A block of data:
####################

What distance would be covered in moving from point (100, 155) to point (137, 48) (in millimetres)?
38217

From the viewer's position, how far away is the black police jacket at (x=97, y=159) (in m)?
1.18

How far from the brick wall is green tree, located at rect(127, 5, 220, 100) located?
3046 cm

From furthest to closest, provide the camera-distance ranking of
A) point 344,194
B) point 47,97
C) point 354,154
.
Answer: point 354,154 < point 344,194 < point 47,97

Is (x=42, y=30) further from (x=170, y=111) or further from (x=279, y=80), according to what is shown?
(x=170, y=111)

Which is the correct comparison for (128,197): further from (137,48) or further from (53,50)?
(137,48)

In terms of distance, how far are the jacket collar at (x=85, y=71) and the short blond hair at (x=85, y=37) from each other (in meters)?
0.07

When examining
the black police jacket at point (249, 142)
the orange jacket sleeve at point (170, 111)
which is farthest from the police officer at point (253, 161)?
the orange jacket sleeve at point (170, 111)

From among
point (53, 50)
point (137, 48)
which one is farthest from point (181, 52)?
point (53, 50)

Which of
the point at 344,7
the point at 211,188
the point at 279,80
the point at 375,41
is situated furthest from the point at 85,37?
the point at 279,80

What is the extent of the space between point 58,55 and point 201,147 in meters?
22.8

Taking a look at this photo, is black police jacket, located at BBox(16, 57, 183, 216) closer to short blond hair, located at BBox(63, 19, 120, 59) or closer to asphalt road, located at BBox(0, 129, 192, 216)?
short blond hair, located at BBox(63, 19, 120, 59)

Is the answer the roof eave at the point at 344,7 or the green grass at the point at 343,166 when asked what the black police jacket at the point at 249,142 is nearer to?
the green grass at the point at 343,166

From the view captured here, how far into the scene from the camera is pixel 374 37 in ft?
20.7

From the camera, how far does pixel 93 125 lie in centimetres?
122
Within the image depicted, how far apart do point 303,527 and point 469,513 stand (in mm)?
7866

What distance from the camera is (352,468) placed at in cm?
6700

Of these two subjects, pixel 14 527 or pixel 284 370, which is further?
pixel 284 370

####################

# [AIM OF THE EXERCISE]
Update the entries above by replacing every "black police jacket" with "dark uniform jacket", leaving everything else unchanged.

# [WRITTEN SOLUTION]
What distance would be covered in moving from point (100, 155) to point (137, 48) (in millimetres)?
38217

From the viewer's position, how far away is the dark uniform jacket at (x=97, y=159) (in m)?
1.18

How far from the brick wall is green tree, located at rect(127, 5, 220, 100) located?
3046 cm

From furthest to closest, provide the camera-distance ranking of
A) point 344,194
B) point 47,97
C) point 354,154
.
Answer: point 354,154 < point 344,194 < point 47,97

Is (x=42, y=30) further from (x=170, y=111) or further from (x=279, y=80), according to what is shown?
(x=170, y=111)

Which is the correct comparison for (128,197): further from (137,48) or further from (53,50)?
(137,48)

In terms of distance, how far are the jacket collar at (x=85, y=71) and the short blond hair at (x=85, y=37) from each other (in meters)?
0.07

When examining
the dark uniform jacket at point (249, 142)
the orange jacket sleeve at point (170, 111)
which is farthest from the police officer at point (253, 161)?
the orange jacket sleeve at point (170, 111)

From among
point (53, 50)
point (137, 48)
which one is farthest from point (181, 52)?
point (53, 50)

Which of
the point at 344,7
the point at 211,188
the point at 279,80
the point at 375,41
is situated furthest from the point at 85,37?
the point at 279,80

What is the extent of the space between point 58,55 and point 201,147 in meters?
22.8

Taking a look at this photo, is dark uniform jacket, located at BBox(16, 57, 183, 216) closer to short blond hair, located at BBox(63, 19, 120, 59) or closer to asphalt road, located at BBox(0, 129, 192, 216)?
short blond hair, located at BBox(63, 19, 120, 59)

Is the answer the roof eave at the point at 344,7 or the green grass at the point at 343,166 when asked what the dark uniform jacket at the point at 249,142 is nearer to?
the green grass at the point at 343,166

From the view captured here, how far into the scene from the camera is pixel 374 37 in ft?
20.7

From the camera, how far does pixel 93 125 lie in centimetres?
122
Within the image depicted, how far apart do point 303,527 and point 469,513 stand (in mm)?
7866

What distance from the camera is (352,468) placed at in cm?
6700

Of these two subjects, pixel 14 527 or pixel 284 370, which is further?
pixel 284 370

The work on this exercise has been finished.